Italian media reported that eight people have died since Friday due to the sub-zero temperatures, although the Italian government said there had been no deaths confirmed as a result of the cold weather.
More snow is expected in the next 12-18 hours in Abruzzo, along with gale force northerly winds and high waves in the southern regions of Basilicata, Calabria, Campania, Molise, Puglia, and Sicily, according to the Italian Air Force weather service.
The cold front is expected to last until mid-week, according to Meteo.it weather service.
Heavy snowfall in Turkey’s main city Istanbul paralysed traffic for a third straight day while the Bosphorus Strait, one of the world’s busiest shipping bottlenecks, was shut due to poor visibility.
Ferry services between the European and Asian sides of the city were scrapped and schools across the city closed.
Flagship carrier Turkish Airlines said 314 flights were cancelled yesterday, with chief executive Bilal Eksi telling angry passengers that snow had caused a lack of take-off and landing slots at Ataturk airport.
Some international flights were expected to resume after 6pm (1500 GMT), but all domestic flights to and from the airport had been scrapped.
On a normal day, it can handle more than 1,500 landings and take-offs.
Eksi earlier said over 600 flights were cancelled on Sunday and more than 10,000 travellers unable to reach Istanbul had been put up in hotels worldwide.
In the Czech Republic, six people died during the weekend, very probably of hypothermia, four of them freezing to death in Prague, media reports said.

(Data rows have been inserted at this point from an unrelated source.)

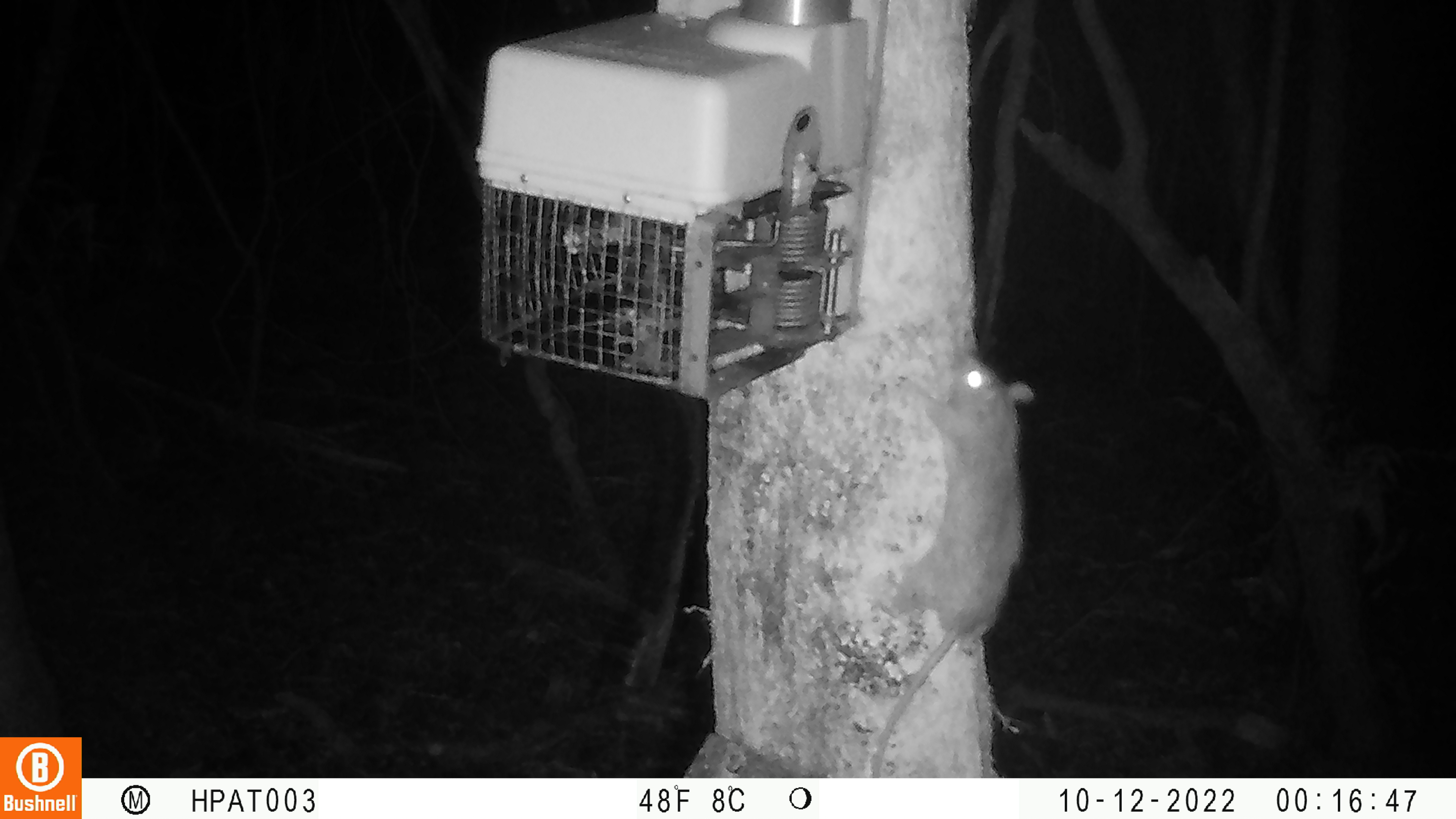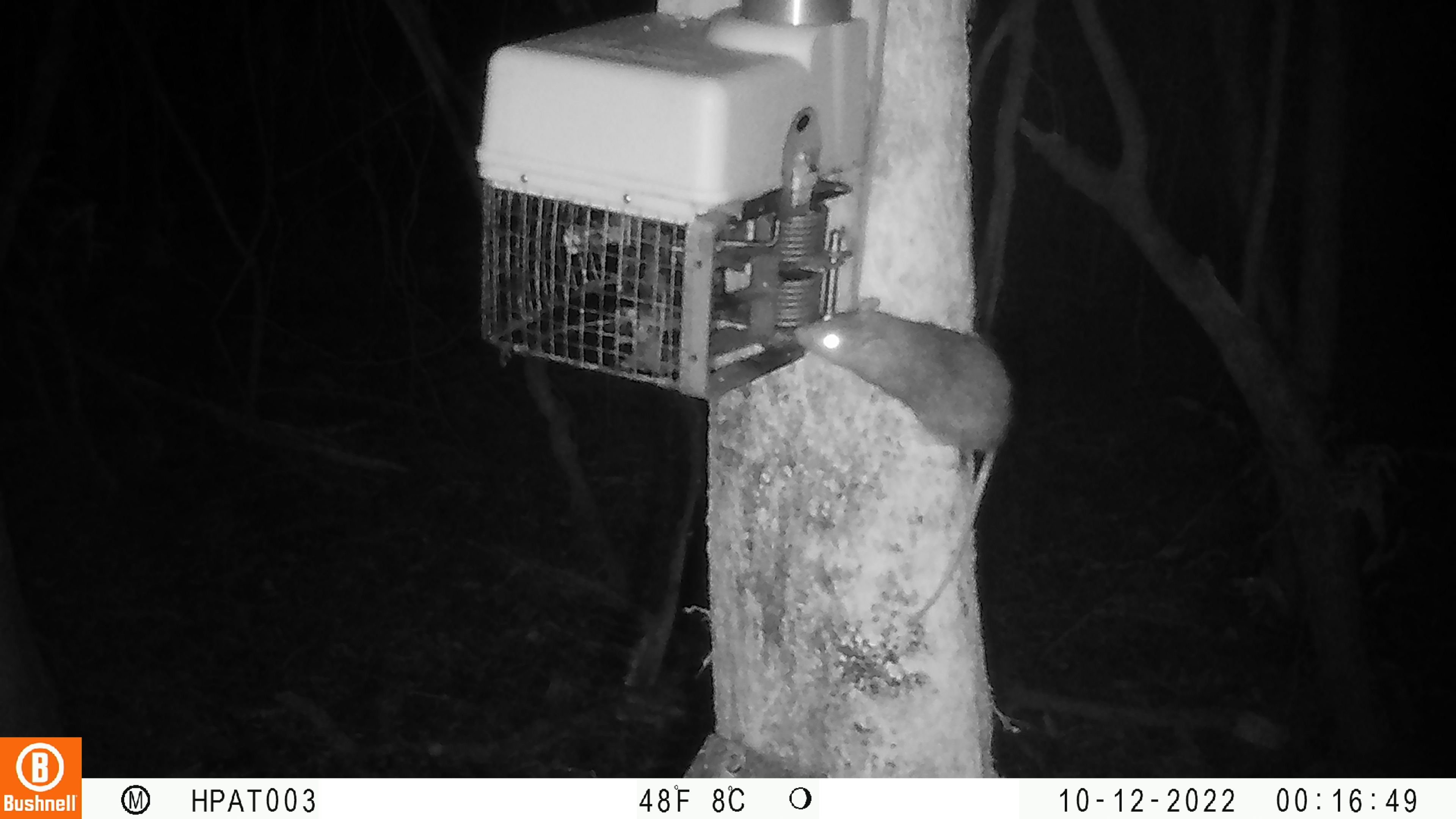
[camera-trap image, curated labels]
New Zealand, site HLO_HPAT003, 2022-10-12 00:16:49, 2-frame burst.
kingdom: Animalia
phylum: Chordata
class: Mammalia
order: Rodentia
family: Muridae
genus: Rattus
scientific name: Rattus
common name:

A 68-year-old homeless man was found frozen to death in the Macedonian capital Skopje while in Serbia, the southeastern town of Sjenica saw the mercury plunge to -33° C.
Traffic on the Danube and Sava rivers was halted in Serbia.
Scores of migrants in the capital Belgrade took shelter in a warehouse near the railway station, spurning shelters provided by the government for fear they would be deported back to their countries.
“It’s very difficult, especially at night,” said Niamat, a 13-year-old Afghan.
The temperature overnight was -15° Celsius.
“I have been waiting here for three months and I do not know when I will be able to continue my journey,” said the young migrant, who is travelling alone.
Ismail, aged 16, added: “Nobody is helping us, it’s very cold and I’m worried how we will endure this.”
Schools were closed across cities in central Siberia yesterday but classes resumed in Moscow where the temperature rose by seven degrees to -20° C.
The Russian capital recorded its coldest Orthodox Christmas Night for 120 years at the weekend, according to media reports.
Two people died of hypothermia in Moscow between December 31 and January 9, Russian news agencies reported.
Greece, with more than 60,000 mainly Syrian refugees on its territory, has moved many migrants to prefabricated houses and heated tents.
At the Moria refugee camp on the island of Lesbos, more than 2,500 people are living in tents, without hot water or heating, including women, children and the handicapped, said Apostolos Veizis from the charity Doctors Without Borders.
He said there were more than 300 people in a similar situation on the island of Samos.